Consigne:
Recopiez intégralement le texte sur le pluralisme juridique qui figure ci-dessous.

S’observe que c’est effectivement un drôle de construction idéologique du «droit» que nous propose Roderick A. Macdonald. En fait, la méthode constructiviste sert exclusivement à justifier deux images (plutôt injustifiables). D’un côté, il s’agit d’introduire une caricature indéfendable concernant «l’idéologie de la modernité», de l’autre côté, il s’agit d’imposer une image privée dite «le droit» qui n’a pas besoin d’être ni réelle, ni légitime, ni utile, ni pertinente, ni adéquate, car elle est inéluctablement «pluraliste» et possède de ce fait (comme par magie) toutes les qualités requises, même celle d’être du «droit». À le suivre, c’est le «progrès» qui doit moralement gagner, suppose-t-on, et l’adhérence à l’idéologie pluraliste n’est qu’un reflet, une conséquence, des «valeurs auxquelles nous adhérons»[54], à savoir les valeurs d’une élite «pluraliste» qui a obtenu un accès privilégié au «droit» en adhérant à une idéologie, une «théorie».

À suivre les affirmations de Macdonald, le pluralisme juridique se confirme proprement parlant en tant qu’une idéologie élitiste, une «weltanschauung», ou encore en tant qu’une «vue particulière» (et a priori) sur le monde juridique. Ce qui n’empêche en rien, soulignons-le, les partisans du pluralisme juridique de s’affirmer «scientifique», car il s’agit ici d’un critère nécessaire pour monter dans l’oligarchie juridique québécoise et pour étouffer les curriculums universitaires.

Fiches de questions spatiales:
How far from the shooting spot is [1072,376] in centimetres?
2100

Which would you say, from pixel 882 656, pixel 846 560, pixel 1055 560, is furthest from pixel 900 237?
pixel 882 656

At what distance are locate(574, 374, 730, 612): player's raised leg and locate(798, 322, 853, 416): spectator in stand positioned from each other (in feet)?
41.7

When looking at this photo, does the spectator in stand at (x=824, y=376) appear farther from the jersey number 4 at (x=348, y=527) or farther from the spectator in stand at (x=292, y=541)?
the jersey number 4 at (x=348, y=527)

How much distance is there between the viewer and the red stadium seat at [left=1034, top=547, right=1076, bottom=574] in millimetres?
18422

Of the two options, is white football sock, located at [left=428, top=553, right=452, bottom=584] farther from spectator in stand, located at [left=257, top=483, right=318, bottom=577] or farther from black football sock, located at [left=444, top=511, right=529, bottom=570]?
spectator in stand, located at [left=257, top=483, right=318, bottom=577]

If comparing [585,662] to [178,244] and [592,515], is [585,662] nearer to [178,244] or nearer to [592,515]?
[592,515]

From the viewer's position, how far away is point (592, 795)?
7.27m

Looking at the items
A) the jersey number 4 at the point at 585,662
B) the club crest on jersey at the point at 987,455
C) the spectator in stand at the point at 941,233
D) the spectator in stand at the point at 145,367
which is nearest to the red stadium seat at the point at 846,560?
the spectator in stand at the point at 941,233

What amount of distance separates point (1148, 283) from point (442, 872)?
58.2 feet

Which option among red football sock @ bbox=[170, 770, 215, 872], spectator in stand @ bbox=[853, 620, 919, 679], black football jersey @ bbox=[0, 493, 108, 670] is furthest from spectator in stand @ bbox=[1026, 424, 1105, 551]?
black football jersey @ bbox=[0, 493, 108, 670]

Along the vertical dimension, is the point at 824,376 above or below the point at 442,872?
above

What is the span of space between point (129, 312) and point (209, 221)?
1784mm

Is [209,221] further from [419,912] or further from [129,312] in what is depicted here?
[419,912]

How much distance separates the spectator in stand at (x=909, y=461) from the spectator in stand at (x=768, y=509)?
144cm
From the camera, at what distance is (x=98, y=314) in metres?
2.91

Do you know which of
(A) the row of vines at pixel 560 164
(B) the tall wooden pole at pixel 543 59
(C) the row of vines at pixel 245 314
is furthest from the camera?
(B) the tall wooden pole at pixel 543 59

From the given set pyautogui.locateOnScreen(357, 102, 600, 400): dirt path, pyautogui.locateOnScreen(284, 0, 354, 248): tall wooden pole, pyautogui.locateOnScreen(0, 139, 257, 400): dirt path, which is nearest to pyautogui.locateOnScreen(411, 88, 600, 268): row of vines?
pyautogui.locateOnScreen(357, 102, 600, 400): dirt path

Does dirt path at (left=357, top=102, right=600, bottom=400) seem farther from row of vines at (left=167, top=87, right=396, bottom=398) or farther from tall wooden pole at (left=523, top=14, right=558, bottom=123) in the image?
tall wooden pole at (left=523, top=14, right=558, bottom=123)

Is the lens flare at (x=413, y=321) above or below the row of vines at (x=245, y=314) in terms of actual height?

Corrigé:
S’observe que c’est effectivement un drôle de construction idéologique du «droit» que nous propose Roderick A. Macdonald. En fait, la méthode constructiviste sert exclusivement à justifier deux images (plutôt injustifiables). D’un côté, il s’agit d’introduire une caricature indéfendable concernant «l’idéologie de la modernité», de l’autre côté, il s’agit d’imposer une image privée dite «le droit» qui n’a pas besoin d’être ni réelle, ni légitime, ni utile, ni pertinente, ni adéquate, car elle est inéluctablement «pluraliste» et possède de ce fait (comme par magie) toutes les qualités requises, même celle d’être du «droit». À le suivre, c’est le «progrès» qui doit moralement gagner, suppose-t-on, et l’adhérence à l’idéologie pluraliste n’est qu’un reflet, une conséquence, des «valeurs auxquelles nous adhérons»[54], à savoir les valeurs d’une élite «pluraliste» qui a obtenu un accès privilégié au «droit» en adhérant à une idéologie, une «théorie».

À suivre les affirmations de Macdonald, le pluralisme juridique se confirme proprement parlant en tant qu’une idéologie élitiste, une «weltanschauung», ou encore en tant qu’une «vue particulière» (et a priori) sur le monde juridique. Ce qui n’empêche en rien, soulignons-le, les partisans du pluralisme juridique de s’affirmer «scientifique», car il s’agit ici d’un critère nécessaire pour monter dans l’oligarchie juridique québécoise et pour étouffer les curriculums universitaires.